Open AI is experiment with a watermarking system ChatGPT’s creations. Of course, characters in a paragraph can’t be modified like a pixel value, so text watermarks take on a different shape.
Text-based generative AI is based on produce the next most reasonable word in a sentence. For example, starting with the sentence fragment “an AI system can…”, ChatGPT will predict that the next word should be “learn”, “predict”, or “understand”. Each of these words has a probability associated with it that corresponds to the probability that each word will appear next in the sentence. ChatGPT learned these probabilities from the large amount of text it was trained on.
Generated text can be watermarked by secretly tagging a subset of words and then influencing the selection of a word as a synonym tagged word. For example, the tagged word “understand” can be used instead of “understand”. By periodically skewing the word selection in this way, a body of text is watermarked based on a particular distribution of tagged words. This approach won’t work for short tweets, but is generally effective with text of 800 or more words, depending on the specific watermark details.

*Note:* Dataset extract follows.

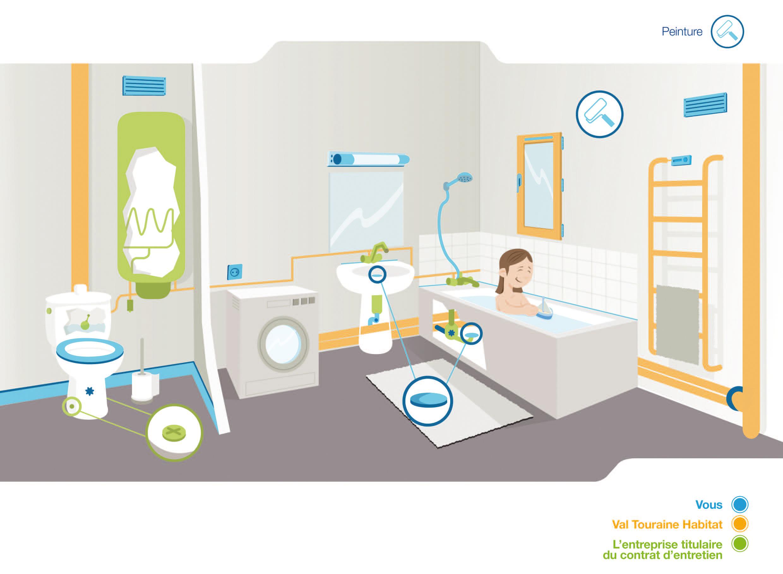 awesome entretien salle de bain #6: illustration salle de bains et ... - Entretien Salle De Bain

Generative AI systems can, and in my opinion should, watermark all of their content, allowing for downstream identification and easier intervention if necessary. If the industry does not voluntarily do so, legislators can pass regulations to enforce this rule. Unscrupulous people, of course, will not adhere to these standards. But if the major online gatekeepers — Apple and Google app stores, Amazon, Google, Microsoft cloud services, and GitHub — enforce these rules by banning non-compliant software, the damage will be greatly reduced.
Sign authentic content
To address the problem from the other side, a similar approach could be taken to authenticate original audiovisual recordings at the point of recording. A specialized camera app can cryptographically sign the recorded content as it is recorded. There is no way to tamper with this signature without leaving evidence of the attempt. The signature is then stored on a centralized list of trusted signatures.
While this does not apply to text, audiovisual content can be verified to be human-generated. The Content Provenance and Authentication Coalition (C2PA), a collaborative effort to create a standard for authenticating media, recently released an open specification to support this approach. With major institutions such as Adobe, Microsoft, Intel, BBC and many others joining this effort, the C2PA is well positioned to produce effective and widely deployed authentication technology.
The combined signing and watermarking of human-generated and AI-generated content won’t prevent all abuses, but it will provide some level of protection. All protections will require constant tweaking and refinement as adversaries find new ways to weaponize the latest technologies.
In the same way that society has fought against a decades of battle against other cyber threats such as spam, malware and phishing, we must prepare for an equally protracted battle to defend against various forms of abuse perpetrated using generative AI.